# The Normal Distribution

Contents

## Summary

• The normal distribution has a bell shaped curve
• It is symmetric about the mean
• Each normal distribution is affected by the either the mean( $\mu$) or standard deviation( $\sigma$)
• The total area under the normal curve is equal to 1
• To find the normal distribution we use the following formula: $z\quad =\quad \frac { x\quad -\quad \mu }{ \sigma }$

The normal distribution is a theoretical distribution of values. You will already be familiar with its bell shaped curve(shown below).

The normal distribution has many characteristics such as its single peak, most of the data value occurs near the mean, thus a single peak is produced in the middle. Secondly, it is symmetric about the mean. That is, the distributions of values to the right and left of the mean are mirror images, which shows that the distribution, lastly, tapering. Meaning, the further you get from the mean the fewer data is represented thus, it can be said that the distribution tapers out in both direction.

The graph below shows the probability density function of normal distribution. Normal distribution is affected by various factors.
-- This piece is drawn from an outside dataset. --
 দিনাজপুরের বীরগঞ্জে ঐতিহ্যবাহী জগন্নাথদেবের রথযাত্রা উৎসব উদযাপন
That is, whenever there are several different factors, affecting the outcome. We tend to produce a graph like normal distribution.

Moreover, each normal distribution is affected by the either the mean( $\mu$) or standard deviation( $\sigma$). $N(\mu ,\quad { \sigma }^{ 2 })$.

In normal distribution, mean is also considered the median as it tells us the midpoint of the graph. As it is shown in the graph below, the line of symmetry. In order to find the normal distribution we use the following formula: $z\quad =\quad \frac { x\quad -\quad \mu }{ \sigma }$

#### Example #1

The average on a statistics test was 78 with a standard deviation of 8. If the test results are normally distributed, find the probability that a student receives a test score less than 90.

Step 1

We know that average is also known as mean. So our mean is 78 and are standard deviation is 8. We also know that 90 is more than the mean, so it will be drawn to the right of the mean. We will now draw our normal distribution curve. And find the value of the shaded region. Step 2

We will now, put both the values in the formula. To find the normal distribution of P(X < 90) $z\quad =\quad \frac { x\quad -\quad \mu }{ \sigma } \quad =\quad \frac { 90\quad -\quad 78 }{ 8 } \quad =\quad 1.5$

Step 3

We will check the value P(X < 90) = P(X < 1.5) from our z score table, under 1.5 and get the answer 0.9332.

We can thus conclude our answer by saying, the probability that a student receives a test score less than 90 is 0.9332.

#### Example #2

The average height of 120 students of class 8 in a school is 150cm and the standard deviation is 10cm. Assuming that the height is normally distributed, determine how many students are more than 170cm and less than 12 cm.

Step 1

In this problem the data given to us is as follows:

mean = μ = 150

standard deviation = σ = 10

We will first draw our normal distribution graph. Just like we did in the previous example. Since, we are looking for a value greater the 170 cm thus our graph will look like above, and we will subtract 1 from the final answer to get the value of greater than 170 cm.

Step 2

We will plug in the values in the formula.

The z score for 170cm would be: $z\quad =\quad \frac { x\quad -\quad \mu }{ \sigma } \quad =\quad \frac { 170\quad -\quad 150 }{ 10 } \quad =\quad 2$

Step 3

From the z score table we find that:

P(z ≥ 2)

= 1−0.977251

= 0.02275

Thus the number of students having height more than 170cm can be expected to be:

0.02275×120 = 2.73

≈ 3 students

b) The z score for 125cm is: $z\quad =\quad \frac { x\quad -\quad \mu }{ \sigma } \quad =\quad \frac { 125\quad -\quad 150 }{ 10 } \quad =\quad -2.5$

From the normal distribution z score table we find that the P value for z = −2.5 is:

P(z ≤ −2.5) = 0.00621

Thus the number of students having height less than 125 cm would be:

0.00621 × 120 = 0.7452

≈1

So we cannot expect more than 1 student to have a height less than 125 cm.